President Klaus Iohannis belongs to the government’s sharpest critics. He already explained in november that Romania ”is the total unprepared” for the presidency of the EU. Although he later softened that statement got the PSD leader, Liviu Dragnea, to require that the president be prosecuted for ”high treason”.

Klaus Iohannis. Photo: Kerstin Joensson/AP

in the EUROPEAN union-the president’s table in the next six months is a Brexit, of course, the hottest, with the official british EU-exit, planned for 29 march. But it is also about the union’s major long-term budget and on a probable settlement on the refugee and migration policy.

And, not least, how the union should deal with its ”problem child” Hungary and Poland, countries whose governments are accused to dismantle democratic institutions. The problem now is that the country which should control this itself more and more often counted to the same group of problematic countries.

Viorica Dancila, the prime minister who most believe is going in Liviu Dragneas ligaments, protested against such assertions during a visit in Brussels recently.

” I don’t want to bring Poland, Hungary and Romania in the same boat. The situations are very different, ” she said at a press conference together with EUROPEAN commission president Jean-Claude Juncker.

the prime minister of Romania Viorica Dancila and EUROPEAN commission president Jean-Claude Juncker. Photo: Geert Vanden Wijngaert/AP

variants of the populism leans more towards högernationalism, while the PSD’s have their roots to the left and the cape more towards capitalism. In the same speech in which the party Dragnea spoke for a korruptionsamnesti he went to the furious attacks against the multinational banks and other large corporations. He accused, among other foreign companies in order to ”poison the Romanian children”.

But it Dragnea has in common with Hungary’s Viktor Orban and Poland’s Jaroslaw Kaczynski is the desire to take control of the media and the judiciary – institutions which, according to the EU’s basic principles should be independent of the executive.

The present also like themselves as the protector of conservative values against a progressive Western europe.
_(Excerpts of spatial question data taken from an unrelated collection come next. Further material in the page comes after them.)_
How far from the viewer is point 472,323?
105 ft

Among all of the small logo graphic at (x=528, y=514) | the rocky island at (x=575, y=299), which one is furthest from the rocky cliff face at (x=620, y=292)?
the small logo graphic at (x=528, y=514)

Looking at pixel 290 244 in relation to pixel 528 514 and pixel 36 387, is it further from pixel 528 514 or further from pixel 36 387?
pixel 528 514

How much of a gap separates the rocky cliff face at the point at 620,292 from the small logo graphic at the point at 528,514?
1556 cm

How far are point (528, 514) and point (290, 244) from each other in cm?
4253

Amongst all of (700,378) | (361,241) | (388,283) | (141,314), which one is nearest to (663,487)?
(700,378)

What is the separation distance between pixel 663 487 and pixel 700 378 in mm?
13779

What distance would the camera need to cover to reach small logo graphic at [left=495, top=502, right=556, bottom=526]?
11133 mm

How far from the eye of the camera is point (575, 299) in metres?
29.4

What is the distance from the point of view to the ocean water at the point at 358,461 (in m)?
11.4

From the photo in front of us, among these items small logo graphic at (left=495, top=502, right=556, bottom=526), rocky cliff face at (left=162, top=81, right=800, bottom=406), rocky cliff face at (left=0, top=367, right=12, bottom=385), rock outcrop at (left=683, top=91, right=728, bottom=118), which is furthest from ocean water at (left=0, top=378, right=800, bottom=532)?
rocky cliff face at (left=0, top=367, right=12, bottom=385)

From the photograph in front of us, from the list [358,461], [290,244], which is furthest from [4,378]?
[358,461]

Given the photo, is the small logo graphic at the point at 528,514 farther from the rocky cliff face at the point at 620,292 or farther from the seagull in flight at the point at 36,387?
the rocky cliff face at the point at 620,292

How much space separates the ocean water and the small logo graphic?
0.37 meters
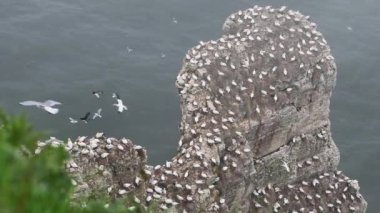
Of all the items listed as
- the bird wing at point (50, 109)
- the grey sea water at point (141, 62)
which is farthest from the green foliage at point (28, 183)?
the grey sea water at point (141, 62)

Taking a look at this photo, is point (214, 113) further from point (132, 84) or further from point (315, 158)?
point (132, 84)

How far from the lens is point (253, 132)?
28.0 meters

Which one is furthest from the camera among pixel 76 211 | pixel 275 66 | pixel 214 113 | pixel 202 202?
pixel 275 66

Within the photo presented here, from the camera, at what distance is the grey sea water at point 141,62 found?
48125mm

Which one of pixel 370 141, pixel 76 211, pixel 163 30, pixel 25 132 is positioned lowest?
pixel 370 141

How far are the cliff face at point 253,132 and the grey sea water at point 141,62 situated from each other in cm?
1638

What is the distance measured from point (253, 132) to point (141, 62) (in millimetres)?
28438

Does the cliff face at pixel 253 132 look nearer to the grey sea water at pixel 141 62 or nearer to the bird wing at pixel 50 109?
the grey sea water at pixel 141 62

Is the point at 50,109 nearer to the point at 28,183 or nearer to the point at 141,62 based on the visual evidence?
the point at 141,62

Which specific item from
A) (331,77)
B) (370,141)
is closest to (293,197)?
(331,77)

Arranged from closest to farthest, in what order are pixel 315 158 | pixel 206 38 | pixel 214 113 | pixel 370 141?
pixel 214 113 < pixel 315 158 < pixel 370 141 < pixel 206 38

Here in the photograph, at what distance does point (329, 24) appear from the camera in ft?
197

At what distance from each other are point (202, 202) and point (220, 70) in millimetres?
6914

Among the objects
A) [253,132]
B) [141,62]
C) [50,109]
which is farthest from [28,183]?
[141,62]
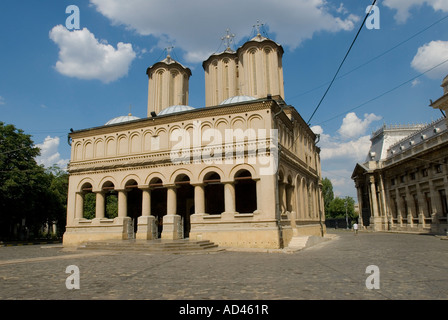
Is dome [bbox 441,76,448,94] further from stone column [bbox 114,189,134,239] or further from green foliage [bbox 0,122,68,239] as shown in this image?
green foliage [bbox 0,122,68,239]

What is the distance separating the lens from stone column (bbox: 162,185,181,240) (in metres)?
21.3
In Romania’s case, it has inter alia been about a referendum on whether to ban gay marriage in the autumn – which, however, failed.

attacking Dragnea also like the EU and Brussels in order to interfere in Romania’s internal affairs, to which he obviously expects amnesty for korruptionsanklagade leaders, including himself.

– Romania will no longer accept to be treated as a second-tier country, ” he said in a speech earlier in december.

Counting with a tense atmosphere between Brussels and Bucharest after the new year. The voltage will not decrease if the government later in January – as rumors according to local media claim – clubs a nöddekret of an amnesty for korruptionsdömda.